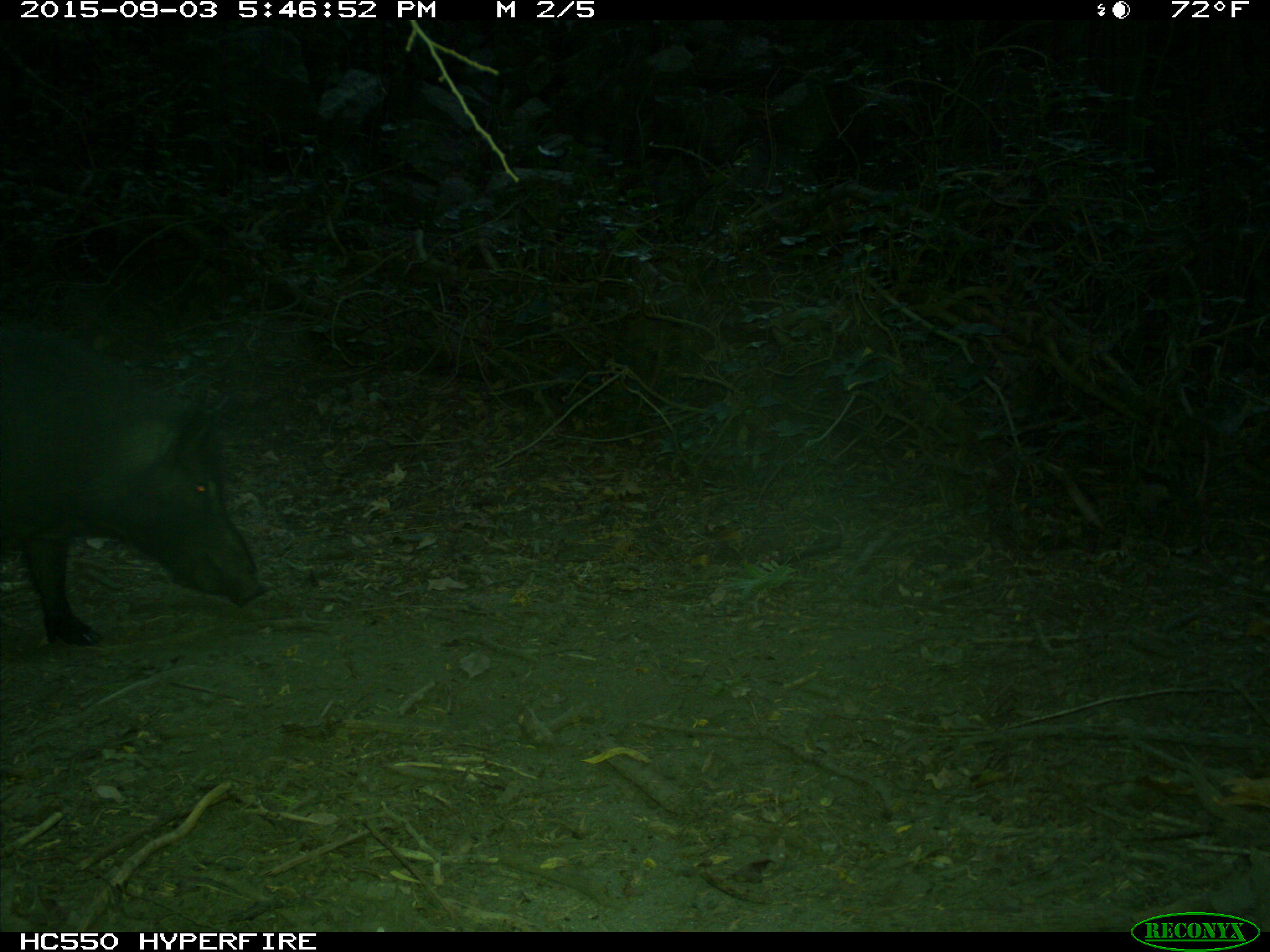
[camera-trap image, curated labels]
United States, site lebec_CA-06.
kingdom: Animalia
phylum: Chordata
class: Mammalia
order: Artiodactyla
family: Suidae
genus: Sus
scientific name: Sus scrofa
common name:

Exercise aim: Write out the data exactly, but not its pictures.

Result for this task:
[camera-trap image, curated labels]
United States, site lebec_CA-06.
kingdom: Animalia
phylum: Chordata
class: Mammalia
order: Artiodactyla
family: Suidae
genus: Sus
scientific name: Sus scrofa
common name:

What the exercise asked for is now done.